INPUT DATA:
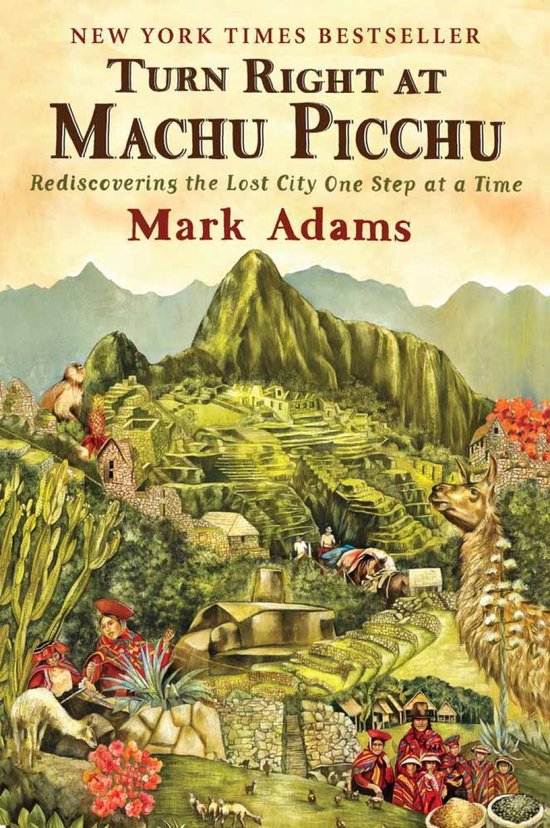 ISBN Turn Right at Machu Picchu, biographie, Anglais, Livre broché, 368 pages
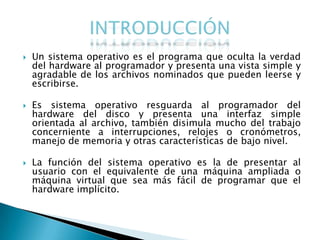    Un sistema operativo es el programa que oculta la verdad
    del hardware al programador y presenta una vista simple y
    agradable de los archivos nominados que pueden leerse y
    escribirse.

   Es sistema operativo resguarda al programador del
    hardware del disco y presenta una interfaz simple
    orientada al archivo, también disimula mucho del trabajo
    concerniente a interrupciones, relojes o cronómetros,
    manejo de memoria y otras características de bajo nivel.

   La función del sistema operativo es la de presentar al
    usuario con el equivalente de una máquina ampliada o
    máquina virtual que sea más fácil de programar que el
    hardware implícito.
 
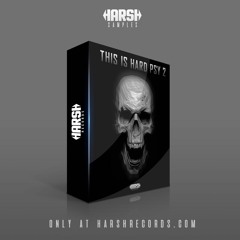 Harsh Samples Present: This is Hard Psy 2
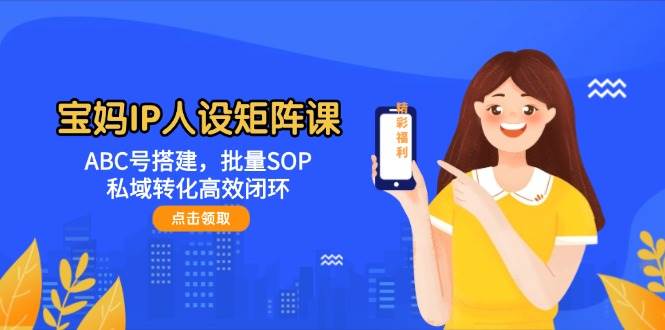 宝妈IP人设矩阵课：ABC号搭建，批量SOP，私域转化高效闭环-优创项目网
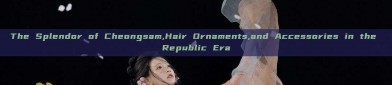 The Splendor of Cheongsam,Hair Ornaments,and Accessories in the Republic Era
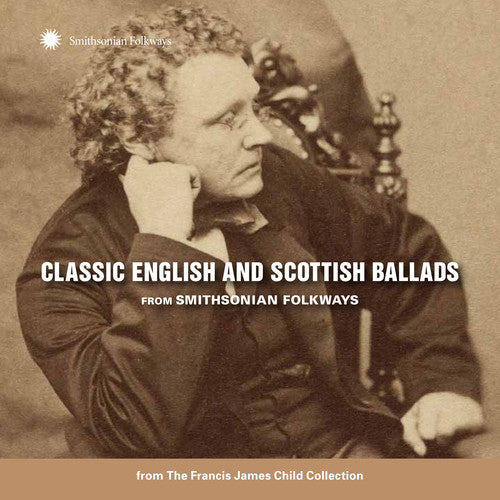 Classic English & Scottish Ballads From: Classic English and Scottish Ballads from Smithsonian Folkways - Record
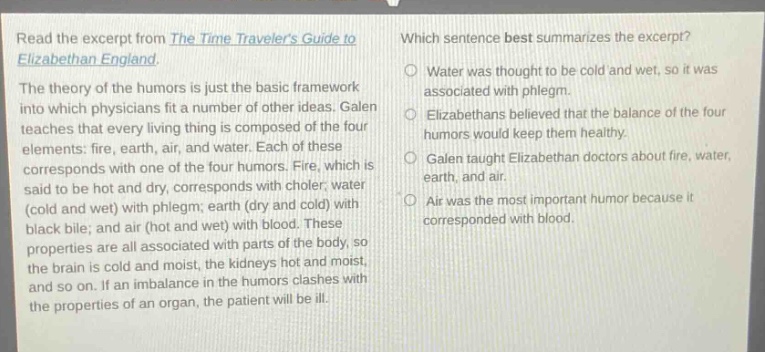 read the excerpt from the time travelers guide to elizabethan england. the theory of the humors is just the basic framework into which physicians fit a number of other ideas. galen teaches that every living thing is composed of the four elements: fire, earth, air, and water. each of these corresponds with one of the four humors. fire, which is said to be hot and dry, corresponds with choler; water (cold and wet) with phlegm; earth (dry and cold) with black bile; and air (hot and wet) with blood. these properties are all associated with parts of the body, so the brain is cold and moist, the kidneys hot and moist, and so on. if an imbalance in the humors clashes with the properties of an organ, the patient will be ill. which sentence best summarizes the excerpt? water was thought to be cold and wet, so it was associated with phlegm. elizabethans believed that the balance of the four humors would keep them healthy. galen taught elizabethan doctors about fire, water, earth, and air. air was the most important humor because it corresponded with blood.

TASK REQUIREMENTS: Without copying any picture, repeat all of the entries exactly.

REPLY:
 ISBN Turn Right at Machu Picchu, biographie, Anglais, Livre broché, 368 pages
    Un sistema operativo es el programa que oculta la verdad
    del hardware al programador y presenta una vista simple y
    agradable de los archivos nominados que pueden leerse y
    escribirse.

   Es sistema operativo resguarda al programador del
    hardware del disco y presenta una interfaz simple
    orientada al archivo, también disimula mucho del trabajo
    concerniente a interrupciones, relojes o cronómetros,
    manejo de memoria y otras características de bajo nivel.

   La función del sistema operativo es la de presentar al
    usuario con el equivalente de una máquina ampliada o
    máquina virtual que sea más fácil de programar que el
    hardware implícito.
 
 Harsh Samples Present: This is Hard Psy 2
 宝妈IP人设矩阵课：ABC号搭建，批量SOP，私域转化高效闭环-优创项目网
 The Splendor of Cheongsam,Hair Ornaments,and Accessories in the Republic Era
 Classic English & Scottish Ballads From: Classic English and Scottish Ballads from Smithsonian Folkways - Record
 read the excerpt from the time travelers guide to elizabethan england. the theory of the humors is just the basic framework into which physicians fit a number of other ideas. galen teaches that every living thing is composed of the four elements: fire, earth, air, and water. each of these corresponds with one of the four humors. fire, which is said to be hot and dry, corresponds with choler; water (cold and wet) with phlegm; earth (dry and cold) with black bile; and air (hot and wet) with blood. these properties are all associated with parts of the body, so the brain is cold and moist, the kidneys hot and moist, and so on. if an imbalance in the humors clashes with the properties of an organ, the patient will be ill. which sentence best summarizes the excerpt? water was thought to be cold and wet, so it was associated with phlegm. elizabethans believed that the balance of the four humors would keep them healthy. galen taught elizabethan doctors about fire, water, earth, and air. air was the most important humor because it corresponded with blood.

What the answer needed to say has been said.